MODELLING THE DYNAMIC PROGRESSION OF CELLULAR AGING THROUGH THE DEVELOPMENT OF SYSTEMS BIOLOGY AND BIOINFORMATICS TOOLS

(MAESTRO)

 

The proposed project is dealing with the study of cellular senescence/aging mechanisms with revolutionary computational intelligence algorithms for modelling the aging complexity. Several concepts from the Systems Biology and Bioinformatics field will be tested and new ones will be developed to analyse text-mining data and mostly high-throughput experimental ones, collected in a certain time span, with the scope of deriving dynamic rather than static biomolecular networks of the aging mechanisms, as well as elucidating their regulatory modes. For this purpose three research teams are united, each one with distinct experience, to act complementary, while significant will be the contribution of the invited researcher from abroad.

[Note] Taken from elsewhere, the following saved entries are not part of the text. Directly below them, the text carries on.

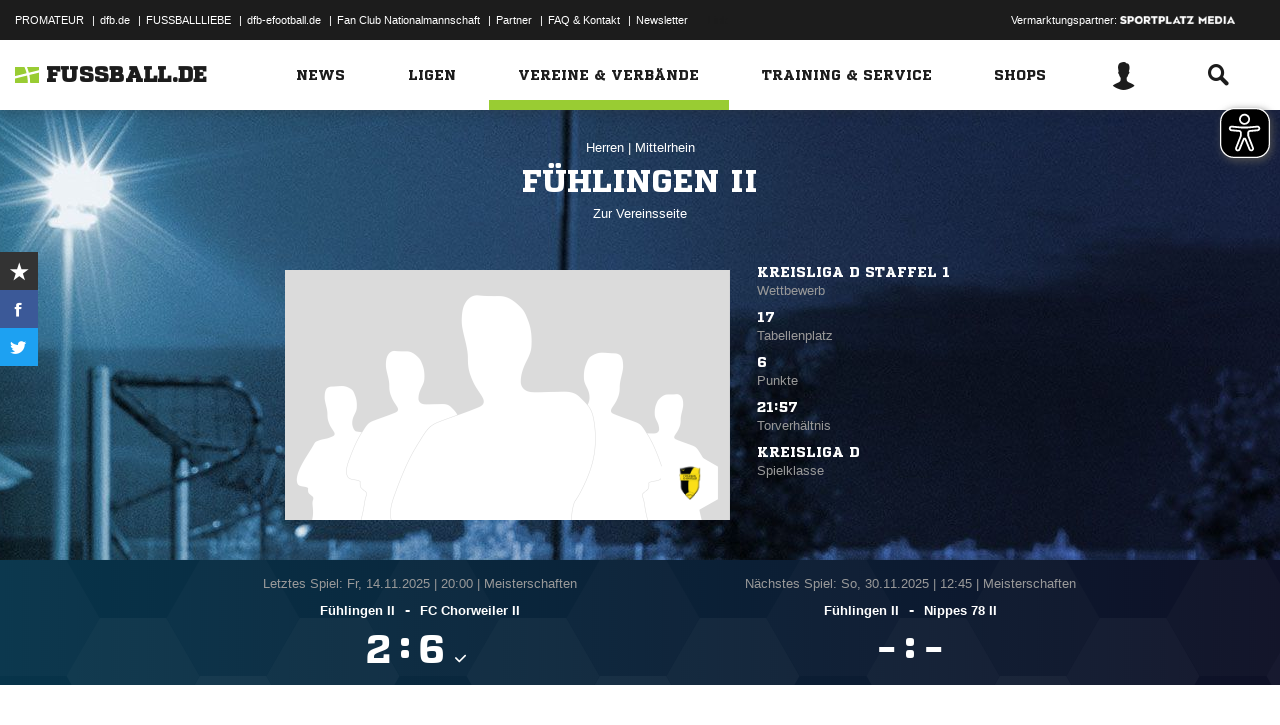

--- FILE ---
content_type: text/css; charset=UTF-8
request_url: https://www.fussball.de/export.fontface/-/id/ptnxnp8g/type/css
body_size: 9
content:
@font-face {
	font-family: font-ptnxnp8g;
	src: 
		url('//www.fussball.de/export.fontface/-/format/woff/id/ptnxnp8g/type/font') format('woff'),
		url('//www.fussball.de/export.fontface/-/format/ttf/id/ptnxnp8g/type/font') format('truetype');
}

.results-c-ptnxnp8g {
	font-family: font-ptnxnp8g !important;
}

--- FILE ---
content_type: text/css; charset=UTF-8
request_url: https://www.fussball.de/export.fontface/-/id/7x3aq8kn/type/css
body_size: 13
content:
@font-face {
	font-family: font-7x3aq8kn;
	src: 
		url('//www.fussball.de/export.fontface/-/format/woff/id/7x3aq8kn/type/font') format('woff'),
		url('//www.fussball.de/export.fontface/-/format/ttf/id/7x3aq8kn/type/font') format('truetype');
}

.results-c-7x3aq8kn {
	font-family: font-7x3aq8kn !important;
}

--- FILE ---
content_type: text/css; charset=UTF-8
request_url: https://www.fussball.de/export.fontface/-/id/0kvb83b1/type/css
body_size: 13
content:
@font-face {
	font-family: font-0kvb83b1;
	src: 
		url('//www.fussball.de/export.fontface/-/format/woff/id/0kvb83b1/type/font') format('woff'),
		url('//www.fussball.de/export.fontface/-/format/ttf/id/0kvb83b1/type/font') format('truetype');
}

.results-c-0kvb83b1 {
	font-family: font-0kvb83b1 !important;
}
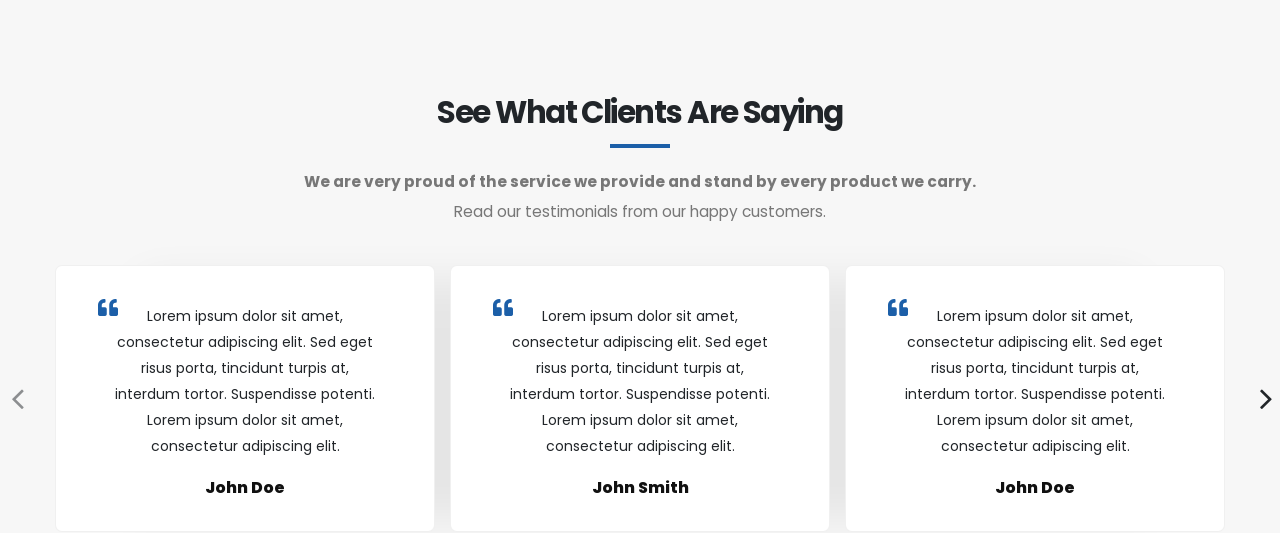

--- FILE ---
content_type: text/css
request_url: https://destekweb.com/wp-content/themes/netuv/style.css?ver=6.8.1
body_size: 330
content:
/*
Theme Name: Netuv
Theme URI: https://netuv.com
Author: NETUV-THEMES
Author URI: https://netuv.com
Description: Netuv Responsive Wordpress + eCommerce Theme.
Version: 6.8.1
License: Commercial
License URI: https://netuv.com
Tags: woocommerce, corporate, ecommerce, responsive, blue, black, green, white, light, dark, red, two-columns, three-columns, four-columns, left-sidebar, right-sidebar, fixed-layout, responsive-layout, custom-menu, editor-style, featured-images, flexible-header, full-width-template, microformats, post-formats, rtl-language-support, sticky-post, theme-options, translation-ready, accessibility-ready
Text Domain: porto
*/

/*************** ADD YOUR CUSTOM CSS HERE  ***************/

.bypostauthor { display: block; }
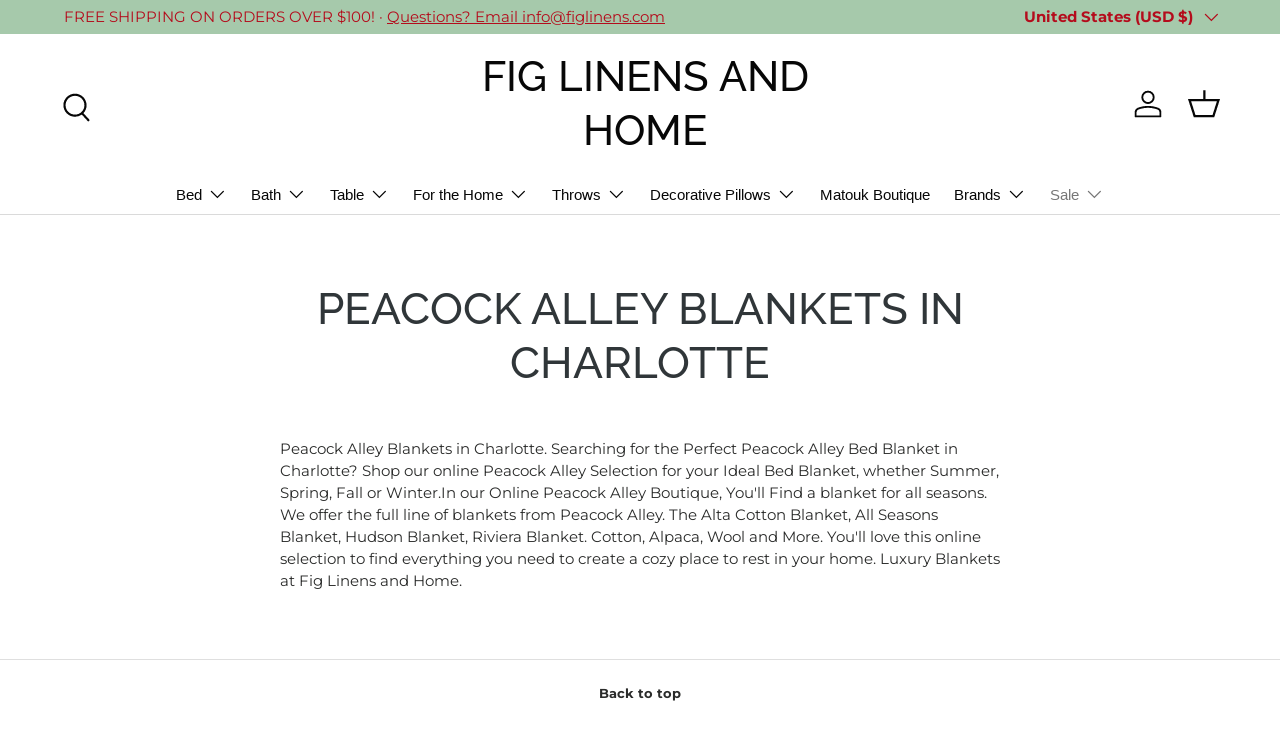

--- FILE ---
content_type: text/plain;charset=UTF-8, text/javascript
request_url: https://app.accessibilityspark.com/sessions?shop=fig-pillows.myshopify.com
body_size: -85
content:
// 1768936414491 | fig-pillows.myshopify.com | null | undefined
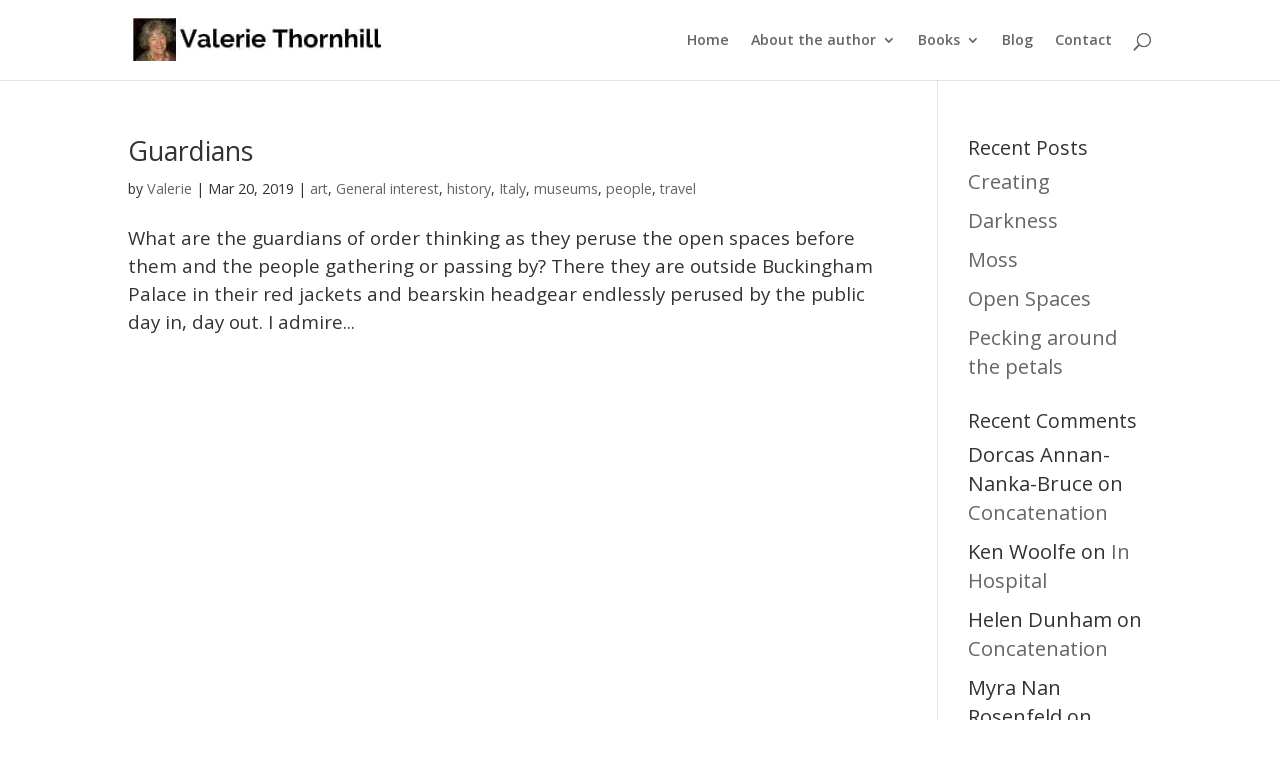

--- FILE ---
content_type: text/plain
request_url: https://www.google-analytics.com/j/collect?v=1&_v=j102&a=705981033&t=pageview&_s=1&dl=https%3A%2F%2Fwww.valeriethornhill.org.uk%2Ftag%2Fpiazza-della-signoria%2F&ul=en-us%40posix&dt=Piazza%20della%20Signoria%20%7C%20Valerie%20Thornhill&sr=1280x720&vp=1280x720&_u=IEBAAEABAAAAACAAI~&jid=16570477&gjid=1645768849&cid=169446959.1769031368&tid=UA-56634121-1&_gid=342041325.1769031368&_r=1&_slc=1&z=1651589328
body_size: -453
content:
2,cG-TDL7YDDM1Y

The best available model to study human aging in vitro is the replicative senescence model, based on the fact that young primary fibroblasts can perform a limited number of duplications in vitro before they enter a state of irreversible growth arrest where they are called senescent [1]. Alternatively, the stress-induced premature senescence model can also reveal many undefined pathways that govern the progression of cellular aging [2]. The ultimate goal of this proposal is to model the aging phenomenon, based on novel designed experiments that record transcriptome and interactome activity at higher time resolution in comparison to the time span stated in recent literature. The proposed work will begin with experiments regarding the dynamic response and progression of cellular aging in these two models. Biological material (RNA and proteins) will be collected from 5 time points for the replicative senescence model along with 4 time points for the stress-induced premature senescence and will be subjected to the major state of the art technologies (genomic, proteomic and phosphoproteomic) of Systems Biology. Biological samples will be also maintained for verification experiments of the in silico derived results.

The second and most crucial phase of the proposal is the development of a complete computational intelligence environment, for experimental data analysis and simulation purposes, representing a virtual functional analogue of the mechanisms governing the aging process. This approach will employ a wide range of top-down and bottom-up computational methodologies (e.g. stochastic modeling, clustering and learning algorithms, optimization methodologies, decision trees, fuzzy logic, graph theory, control theory, enzyme kinetics). The results will lead to the revelation of dynamic Gene Regulatory Networks and Protein-Protein Interaction Networks; while at the same time sets of candidate bioindicators will emerge either at molecule level (gene/proteins) or at sub-network level. The results will be compared with information gleaned from the literature and open access databases. Next, kinetic models that describe the aging mechanisms will be designed after meta-analysis of the experimental and computational data.

Finally, the predictive power of the computational analysis will be experimentally validated (by the invited researcher from abroad) in the in vivo model of C.elegans. At the same time, a local database will be constructed including the experimental data, the developed computational tools, as well as the data from open access databases used for cross-validation.

The main objectives of the proposed research are:

  1. Dynamic study of cellular aging process at the genomic, proteomic and phosphoproteomic level in two in vitro models of aging.
  2. The reveal of the Gene Regulatory Networks dynamics in aging process.
  3. Identification of the protein networks involved in the evolution of the two different aging processes and the characterization of the specialized regulatory interactions involved separately in each type of aging.
  4. Development of standard models simulating functional aspects of aging through computational methods.
  5. Derivation of the critical biological networks and interactions to reproduce effectively the functionality of the aging process through in silico testing (reduced cellular supernetwork of the logic of aging).
  6. Identification of bioindicators (molecules or molecular subnetworks) of aging mechanisms.
  7. Design and implementation of a data repository for the study of aging, compatible with international standards for biological information exchange, representation and semantic processing.

Verification of the results on in vivo organismal level, leading to the evolutionary screening of the aging process.